そう伝えると古い友人は最初、露骨に難色を示した。
だが、粘り強く(しつこいとも言う)交渉を続けた結果、焼肉とビールで無事に契約が成立したのだった。
5月14日、9時25分発のフェリーに乗るために、渡船場がある神湊こうのみなと港へ向けて朝7時に飯塚市の実家を出た(友人が車で迎えに来てくれた)。
先ずは辺津宮へつぐう(一般的に知られている宗像大社)へ。
割と地元に近く、高校を卒業してすぐに購入した15万円のおんぼろビートルのお祓いもここでしてもらった。
しかし、本殿以外は訪れたことがなく、その本殿のお姿も遠い記憶の中に朧気だったので、ほぼはじめましての気分だ。
前日の雨で湿り気を含んだ空気が、朝のひんやりとした温度と相まって気持ち良い。
早朝の人影もまばらな境内の静寂は、凛、という言葉そのままだった。
本殿、祈願殿、第二宮、第三宮と参拝を終える頃には、雲が晴れて陽が射しはじめた。

日曜日だからか、フェリーにはたくさんの人が乗り込んだ。
デッキ席を確保したものの、風が冷たくてTシャツ1枚では肌寒い。
カメラを持つ手に鳥肌が立った。
ほぼ予定通りの25分で大島港に到着し、港近くのお店でハンバーガーを買って腹ごしらえを済ます。
ぎょロッケ、美味でした。
食べ終えてから写真を撮ってないことに気づいた。

フェリーの発着場から徒歩5分ほどにある中津宮には湍津姫神たぎつひめのかみが祭られている、らしい。
その辺の詳細は公式HPウィキペディアにお任せしたい。
急な石段を息切れしながら登り、その先にある本殿にご挨拶をした。
七夕伝説発祥の地と言われる織女神社と牽牛神社もありますよ、と入れ替わりに登ってきたご家族が教えてくれたのでそちらにもご挨拶をして、ぼくたちは沖津宮遥拝所おきつみやようはいしょを目指して歩きはじめた。

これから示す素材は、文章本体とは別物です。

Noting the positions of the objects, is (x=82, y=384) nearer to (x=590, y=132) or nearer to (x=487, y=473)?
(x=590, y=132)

大島地区コミュニティセンターで猫を撮っていると、「いい写真は撮れましたか?」と声を掛けられた。
73歳だというそのご婦人は、人生の楽園やポツンと一軒家に出演したこと、西鉄でバスガイドをしていたこと、ご主人のお仕事の話などを聞かせてくれた。
「ゆっくり楽しんでいってね、今日はいい天気だわ」「ありがとうございます、お元気で」と笑顔で手を振りあった。

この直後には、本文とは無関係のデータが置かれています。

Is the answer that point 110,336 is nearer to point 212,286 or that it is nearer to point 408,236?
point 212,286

そこからもう少し頑張って坂を登り、そして緩やかに下っていくと海が見えてきた。
沖津宮遥拝所だ。
鳥居をくぐってご挨拶をしていると、お社の裏側から声が聞こえてきた。
詩吟…だろうか?
言葉を波に浮かべるようにして年配の男性が低く静かな声で奏でる調べに、ぼくはしばらく聞き入った。
「その唄はなんですか?」
このひと言を言い出せなかったのが今も悔やまれる。

舗装された道路を歩いてもつまらないからと遊歩道のルートを選んだ。
まるで山登りじゃないか…。
どうりでフェリーに乗っている人の多くがトレッキングシューズを履いていたわけだ。
目的地を決めただけで、下調べもせずに軽装で来たことを後悔しながらひたすら歩いた。
朝の肌寒さは何処へやら、噴き出す汗を拭う小さなハンカチがしっとりと重い。

アスファルトの道に出て、ほっとしながら牧場の脇を登っていくと、坂の頂上が見えた。
その向こう側の景色が、何度も読み返した司馬遼太郎さんの本の一場面と重なる。

ああ、ここに来れてよかった。

この日のハイライトは間違いなくこの瞬間だった。

気分が高揚していたのだろう。
残りの体力も顧みず、更に遊歩道ルートで大島灯台まで歩いた。
前にも後ろにも人はなく、時に蜘蛛の巣に絡まれながら、時に濡れた苔に足を滑らせながら、修行僧のように歯を食いしばって歩いた。
灯台までの道中の写真がほとんど無いのはそういう理由なのだ。

灯台から港までの帰りは、距離よりも歩き易さ優先で道を選んだ。
黄色い声を上げながら自転車で駆け下りていく恋人たちに舌打ちする以外はすっかり無口になったぼくたちだったが、港が見えた途端に饒舌に一日の出来事を振り返っていた。
時間的に海鮮丼を諦め、その代わりにフェリーターミナルに併設されたカフェでソフトクリームを舐めながら互いの健闘を称え合い、16時25分発のフェリーを待った。

山道を5時間かけて歩いた3万歩のダメージでまだ膝が痛かったりする。
イテテ、なんて声が洩れる。

それでもまた行く機会があれば、レンタル自転車やレンタカーや観光バスじゃなくて、やっぱり歩くんだろうな。